= Hazarmaveth =

Biblical figure

Hazarmaveth (חֲצַרְמָוֶת, Ḥăṣarmāweṯ; حضر موت) is the third of thirteen sons of Joktan (or the nation descended from him), who was a son of Eber, son of Selah, son of Arpachshad, son of Shem in the table of the Sons of Noah in Genesis chapter 10 and 1 Chronicles chapter 1 in the Bible. This Table of Nations lists purported founders of neighboring ethnic groups or nations.

== Etymology ==
Hazarmaveth, also transcribed Hazarmaueth, means "court of death" and is composed of two parts: חֲצַרְ and מָוֶת māweṯ "death").

Scholars of Semitic languages have related the name to the ancient region of Hadhramaut in Yemen in South Arabia. This is possible, as Joktan has been associated with ancient Yemen. His son Sephar has been identified with the former city Zafar, Yemen, his son Sheba with the ancient kingdom of Sheba, also in Yemen, and his son Havilah with the supposed West Arabian kingdom of Havilah. These identifications seem to support this association with the area.

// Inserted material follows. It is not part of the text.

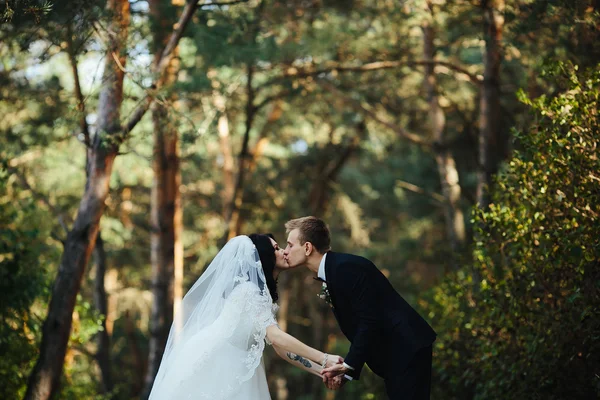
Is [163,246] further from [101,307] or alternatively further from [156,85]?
[156,85]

South Arabia is the homeland of the South Semitic languages. Kamal Salibi proposed an etymology for the name Hadhramaut. He noted that -ūt is a frequent ending for place names in the Ḥadhramaut, and given that "Ḥaḍramūt" is the colloquial pronunciation of the name and also its ancient pronunciation, the correct reading of the name should be "place of ḥḍrm." He thus proposes that the name means "the green place," which is apt for its well-watered wadis whose lushness contrasts with the surrounding high desert plateau.